Text extract:
--- START ---
The Survivors by Jane Harper
2/2/21; 384 pages
The Survivors by Jane Harper is a very highly recommended novel of suspense.
Kieran Elliott, his partner, Mia, and their baby, Audrey, live is Sidney, but have returned to Evelyn Bay, on the Tasmanian coast. He has returned to help his mother pack up the house in preparation for selling it. His father, Brian, has dementia and needs to move into a nursing facility while his mother, Verity, will move somewhere nearby. Kieran and Mia meet that evening with Ash, Olivia, and Sean, at the Surf and Turf, a local eating establishment, where Olivia and her roommate, college student Bronte Laidler, are working. Returning to Evelyn Bay is a rare occurrence for Kieran. Twelve years ago he was involved in a tragedy during a terrible storm that resulted in the death of his brother Finn, and Sean's brother Toby. Olivia's younger sister, Gabby, also died that night. Kieran lives daily with guilt, feeling that Finn and Toby died because of him and there are others that share that sentiment.
The next morning Kieran discovers that Bronte was killed the night
before. She was an art student who was exploring the area for
inspiration over the summer before returning to school. By all
appearances she seemed to be well liked. As her murder is investigated,
rumors are swirling around on the community web pages, and secrets are
exposed, many locals wonder if her murder has any connection to the
deaths during the storm twelve years earlier.
--- END ---
Given entries:
--- START ---
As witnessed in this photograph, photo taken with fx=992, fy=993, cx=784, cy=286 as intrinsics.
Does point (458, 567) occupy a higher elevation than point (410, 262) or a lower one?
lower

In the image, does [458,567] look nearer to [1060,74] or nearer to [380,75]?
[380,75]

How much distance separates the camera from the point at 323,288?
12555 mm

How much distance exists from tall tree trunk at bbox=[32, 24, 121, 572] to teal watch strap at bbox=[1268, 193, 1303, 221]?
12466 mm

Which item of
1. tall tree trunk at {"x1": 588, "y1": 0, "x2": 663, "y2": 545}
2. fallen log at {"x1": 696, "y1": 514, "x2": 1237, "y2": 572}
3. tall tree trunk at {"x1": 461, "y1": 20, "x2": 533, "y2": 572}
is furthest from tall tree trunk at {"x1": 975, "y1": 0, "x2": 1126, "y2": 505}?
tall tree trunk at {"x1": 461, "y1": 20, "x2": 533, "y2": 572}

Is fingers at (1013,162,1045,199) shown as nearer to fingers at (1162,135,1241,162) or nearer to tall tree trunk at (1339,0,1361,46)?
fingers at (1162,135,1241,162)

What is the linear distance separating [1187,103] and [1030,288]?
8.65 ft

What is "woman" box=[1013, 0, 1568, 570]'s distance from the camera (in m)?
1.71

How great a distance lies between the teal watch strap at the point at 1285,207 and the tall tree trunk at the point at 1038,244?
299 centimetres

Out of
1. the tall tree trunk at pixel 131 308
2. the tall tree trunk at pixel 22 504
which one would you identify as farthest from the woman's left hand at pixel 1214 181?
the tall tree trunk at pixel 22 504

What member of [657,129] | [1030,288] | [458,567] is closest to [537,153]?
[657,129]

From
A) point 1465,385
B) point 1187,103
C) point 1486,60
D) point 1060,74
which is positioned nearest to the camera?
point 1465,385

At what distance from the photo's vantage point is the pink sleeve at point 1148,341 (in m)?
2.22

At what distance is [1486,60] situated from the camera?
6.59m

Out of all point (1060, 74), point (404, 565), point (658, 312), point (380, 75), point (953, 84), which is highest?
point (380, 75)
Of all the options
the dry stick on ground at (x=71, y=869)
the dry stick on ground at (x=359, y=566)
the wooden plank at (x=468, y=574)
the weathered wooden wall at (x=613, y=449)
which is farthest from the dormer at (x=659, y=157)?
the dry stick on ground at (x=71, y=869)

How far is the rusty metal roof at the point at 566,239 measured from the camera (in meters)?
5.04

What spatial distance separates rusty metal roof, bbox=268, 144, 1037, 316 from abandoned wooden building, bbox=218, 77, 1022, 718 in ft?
--- END ---
Problems to work on:
1/ Using the review of The Survivors, decide whether each statement agrees with it: (a) Kieran came back to Evelyn Bay to help his mother pack up the house; (b) Bronte Laidler was a music student; (c) the tragedy involving Kieran's brother happened twelve years ago. Answer yes or no for each, and quote the deciding words.
2/ Write out the passage of the review of The Survivors starting with "The next morning" and going on through "twelve years earlier.", swapping "rumors" for "gossip".
3/ In the review of The Survivors, where do Olivia and Bronte Laidler work?

Outputs for the tasks:
1/
(a) Yes: "He has returned to help his mother pack up the house in preparation for selling it."
(b) No: "She was an art student who was exploring the area for inspiration over the summer before returning to school."
(c) Yes: "Twelve years ago he was involved in a tragedy during a terrible storm"

2/
The next morning Kieran discovers that Bronte was killed the night
before. She was an art student who was exploring the area for
inspiration over the summer before returning to school. By all
appearances she seemed to be well liked. As her murder is investigated,
gossip are swirling around on the community web pages, and secrets are
exposed, many locals wonder if her murder has any connection to the
deaths during the storm twelve years earlier.

3/ At the Surf and Turf, a local eating establishment.